Federal prosecutors and the U.S. Securities and Exchange Commission have charged area businessman Marc S. Schessel with criminal and civil securities fraud for allegedly cheating investors of $116 million by tricking them into thinking the company had procured millions of Covid-19 rapid test kits in the early days of the pandemic.
Schessel “engaged in an age-old fraud — lying about their business prospects — to capitalize opportunistically on the Covid pandemic,” the SEC stated in a press release.
Both cases were filed May 31 in U.S. District Court in Newark, New Jersey.
Schessel, 62, the former CEO of SCWorx Corp. lives in New Paltz, Ulster County, according to the SEC, or Greenwich, Connecticut, according to the U.S. Department of Justice.
The gist of the allegations is that SCWorx was struggling financially at the beginning of the pandemic when Schessel issued press releases and held a conference call with investors touting an $840 million deal to acquire and sell 48 million Covid-19 test kits.
The company’s stock price surged by 425%, from $2.25 to $12.02 per share after the first press release on April 13, 2020, on trading volume more than 900 times greater than the 3-month average daily volume.
Schessel and an investor with ties to him took advantage of the stock surge, according to the SEC, and the company paid off a large vendor debt with inflated stock.
But Schessel knew, according to the feds, that he did not have access to legitimate test kits and did not have a buyer for the kits.
Schessel claimed that Rethink My Healthcare, a small Fairfield, New Jersey telehealth company, had committed to buying the test kits, and that SCWorx would procure the kits from ProMedical Equipment Pty Ltd., Australia, a supplier approved by the U.S. Food and Drug Administration.
ProMedical was not approved by the FDA, according to the government, and Rethink My Healthcare never made a firm commitment and had quickly issued a cease and desist letter. But Schessel continued to tout the purported deal.
Stock analysts Utopia Capital Research and Hidenburg Research quickly cast doubts on the deal, citing Schessel’s checkered past and other squirrelly aspects of the players.
In 2002 the New York attorney general charged Schessel and others in a $2 million bribery case and $2 million fraudulent invoices case when he was employed by Continuum Health Partners and Beth Israel Medical Center. Schessel was not charged in the underlying schemes but pleaded guilty to felony tax evasion.
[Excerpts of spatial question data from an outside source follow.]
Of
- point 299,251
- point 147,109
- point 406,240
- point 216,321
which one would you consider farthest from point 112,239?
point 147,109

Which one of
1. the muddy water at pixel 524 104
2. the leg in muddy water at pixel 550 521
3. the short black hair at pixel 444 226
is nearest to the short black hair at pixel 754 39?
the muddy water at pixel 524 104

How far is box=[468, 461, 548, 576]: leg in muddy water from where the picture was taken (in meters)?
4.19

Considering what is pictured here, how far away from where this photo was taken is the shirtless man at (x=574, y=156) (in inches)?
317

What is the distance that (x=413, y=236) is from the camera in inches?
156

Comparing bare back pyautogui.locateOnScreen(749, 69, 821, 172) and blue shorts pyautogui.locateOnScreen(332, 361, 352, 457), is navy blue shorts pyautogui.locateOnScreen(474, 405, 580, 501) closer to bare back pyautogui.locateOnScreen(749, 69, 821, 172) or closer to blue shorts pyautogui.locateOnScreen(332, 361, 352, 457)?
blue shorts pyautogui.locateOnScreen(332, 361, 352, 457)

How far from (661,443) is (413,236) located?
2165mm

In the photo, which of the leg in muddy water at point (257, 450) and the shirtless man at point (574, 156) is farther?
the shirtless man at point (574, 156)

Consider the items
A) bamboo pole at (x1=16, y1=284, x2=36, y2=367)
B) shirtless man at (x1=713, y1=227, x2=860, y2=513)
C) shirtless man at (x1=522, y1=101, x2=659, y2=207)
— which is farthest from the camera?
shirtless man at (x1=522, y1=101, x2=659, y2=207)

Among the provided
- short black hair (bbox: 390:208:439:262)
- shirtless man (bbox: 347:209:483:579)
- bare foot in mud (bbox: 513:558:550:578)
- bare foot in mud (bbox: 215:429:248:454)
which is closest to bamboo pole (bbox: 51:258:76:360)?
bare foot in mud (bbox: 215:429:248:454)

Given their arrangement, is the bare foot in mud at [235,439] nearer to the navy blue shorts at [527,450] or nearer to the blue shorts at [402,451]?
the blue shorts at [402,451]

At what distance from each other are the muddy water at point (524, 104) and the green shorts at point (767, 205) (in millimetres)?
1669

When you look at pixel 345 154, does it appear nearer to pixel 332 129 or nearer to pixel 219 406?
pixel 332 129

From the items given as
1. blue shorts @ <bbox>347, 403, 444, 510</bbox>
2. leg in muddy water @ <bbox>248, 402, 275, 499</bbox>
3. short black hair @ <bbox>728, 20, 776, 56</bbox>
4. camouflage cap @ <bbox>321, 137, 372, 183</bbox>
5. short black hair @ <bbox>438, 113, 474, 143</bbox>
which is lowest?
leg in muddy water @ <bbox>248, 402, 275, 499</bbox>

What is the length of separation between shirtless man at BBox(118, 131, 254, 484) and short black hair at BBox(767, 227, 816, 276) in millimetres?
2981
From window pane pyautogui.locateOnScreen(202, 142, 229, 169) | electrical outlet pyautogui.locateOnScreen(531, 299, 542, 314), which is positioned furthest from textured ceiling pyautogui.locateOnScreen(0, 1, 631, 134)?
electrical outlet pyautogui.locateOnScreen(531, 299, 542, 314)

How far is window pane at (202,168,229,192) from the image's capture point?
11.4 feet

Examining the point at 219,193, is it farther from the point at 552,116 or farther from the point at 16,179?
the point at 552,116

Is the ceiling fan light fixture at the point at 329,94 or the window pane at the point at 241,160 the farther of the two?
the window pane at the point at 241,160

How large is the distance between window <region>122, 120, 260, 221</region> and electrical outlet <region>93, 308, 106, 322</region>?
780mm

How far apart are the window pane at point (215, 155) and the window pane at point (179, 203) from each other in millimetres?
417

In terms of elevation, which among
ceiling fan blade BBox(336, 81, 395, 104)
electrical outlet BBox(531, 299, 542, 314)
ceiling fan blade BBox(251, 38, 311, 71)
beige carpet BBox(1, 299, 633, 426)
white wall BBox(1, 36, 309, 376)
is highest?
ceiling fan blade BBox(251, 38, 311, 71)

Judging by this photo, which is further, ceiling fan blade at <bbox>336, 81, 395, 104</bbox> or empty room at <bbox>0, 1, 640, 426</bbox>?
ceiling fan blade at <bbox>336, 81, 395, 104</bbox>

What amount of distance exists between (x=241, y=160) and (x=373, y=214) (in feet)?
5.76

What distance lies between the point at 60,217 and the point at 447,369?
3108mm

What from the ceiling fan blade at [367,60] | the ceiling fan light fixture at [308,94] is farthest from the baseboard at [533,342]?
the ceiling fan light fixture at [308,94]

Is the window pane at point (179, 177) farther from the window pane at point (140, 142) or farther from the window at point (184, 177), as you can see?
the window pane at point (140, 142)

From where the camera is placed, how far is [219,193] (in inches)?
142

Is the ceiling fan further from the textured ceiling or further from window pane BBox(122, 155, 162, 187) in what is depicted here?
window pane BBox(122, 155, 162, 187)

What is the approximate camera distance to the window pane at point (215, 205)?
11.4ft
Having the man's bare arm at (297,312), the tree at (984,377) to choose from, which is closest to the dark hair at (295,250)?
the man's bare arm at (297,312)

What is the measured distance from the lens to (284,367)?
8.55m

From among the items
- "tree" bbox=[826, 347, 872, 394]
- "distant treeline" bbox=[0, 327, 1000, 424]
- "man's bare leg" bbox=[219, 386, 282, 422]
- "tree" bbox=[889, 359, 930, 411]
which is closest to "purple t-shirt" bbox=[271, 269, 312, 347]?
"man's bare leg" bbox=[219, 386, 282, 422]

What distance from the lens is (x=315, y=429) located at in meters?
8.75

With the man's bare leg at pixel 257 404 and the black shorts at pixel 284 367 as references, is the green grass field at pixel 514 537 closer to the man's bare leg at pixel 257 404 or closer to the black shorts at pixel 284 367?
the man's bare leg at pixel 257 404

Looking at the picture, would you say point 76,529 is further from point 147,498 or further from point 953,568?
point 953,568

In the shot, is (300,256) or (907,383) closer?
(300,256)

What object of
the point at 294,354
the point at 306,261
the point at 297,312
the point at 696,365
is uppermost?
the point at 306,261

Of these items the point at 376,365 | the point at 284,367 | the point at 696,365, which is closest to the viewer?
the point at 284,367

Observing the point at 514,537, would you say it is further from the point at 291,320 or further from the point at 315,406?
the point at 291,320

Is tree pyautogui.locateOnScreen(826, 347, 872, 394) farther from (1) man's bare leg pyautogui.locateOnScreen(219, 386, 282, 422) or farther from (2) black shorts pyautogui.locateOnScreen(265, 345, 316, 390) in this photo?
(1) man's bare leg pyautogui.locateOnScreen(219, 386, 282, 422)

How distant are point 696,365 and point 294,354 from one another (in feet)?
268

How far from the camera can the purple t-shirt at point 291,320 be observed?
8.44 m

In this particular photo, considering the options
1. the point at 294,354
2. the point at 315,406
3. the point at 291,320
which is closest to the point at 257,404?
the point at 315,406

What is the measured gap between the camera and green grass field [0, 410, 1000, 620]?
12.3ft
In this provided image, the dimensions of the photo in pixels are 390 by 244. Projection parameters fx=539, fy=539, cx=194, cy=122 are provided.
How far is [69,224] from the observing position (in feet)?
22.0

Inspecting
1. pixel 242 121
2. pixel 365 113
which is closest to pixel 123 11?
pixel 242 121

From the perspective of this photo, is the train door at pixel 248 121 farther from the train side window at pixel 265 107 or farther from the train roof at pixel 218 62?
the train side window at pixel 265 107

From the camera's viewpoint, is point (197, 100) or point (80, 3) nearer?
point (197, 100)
In 2012, an analyst reported, Deman Data Systems accused Schessel of misappropriating trade secrets and failure to disclose his criminal record. The case was settled.
The stock analysts also wondered how SCWorx and the purported buyer and seller could handle such a massive deal.
Schessel founded SCWorx in 2013, originally as Primrose LLC, and merged it in 2019 with Alliance MMA Inc., a mixed martial arts promoter. The company supplies healthcare management software.
Rethink My Healthcare was only two years old, was founded by a 25-year-old, and employed only 3 people.
The CEO of Promedical, according to the Hindenburg report, was a convicted rapist, had allegedly falsified his medical credentials, and formerly ran another business that was accused of defrauding investors and customers.
Promedical, according to the Schessel indictment, was known for selling health and fitness equipment, such as massage and erectile dysfunction devices.
Manhattan-based SCWorx has agreed to a settlement that includes more than $1.2 million in penalties and payments and contributed stock.
Efforts to contact Schessel for his side of the story were unsuccessful.
If he is convicted on the criminal charges, according to the Department of Justice, he could be sentenced to up to 45 years in prison.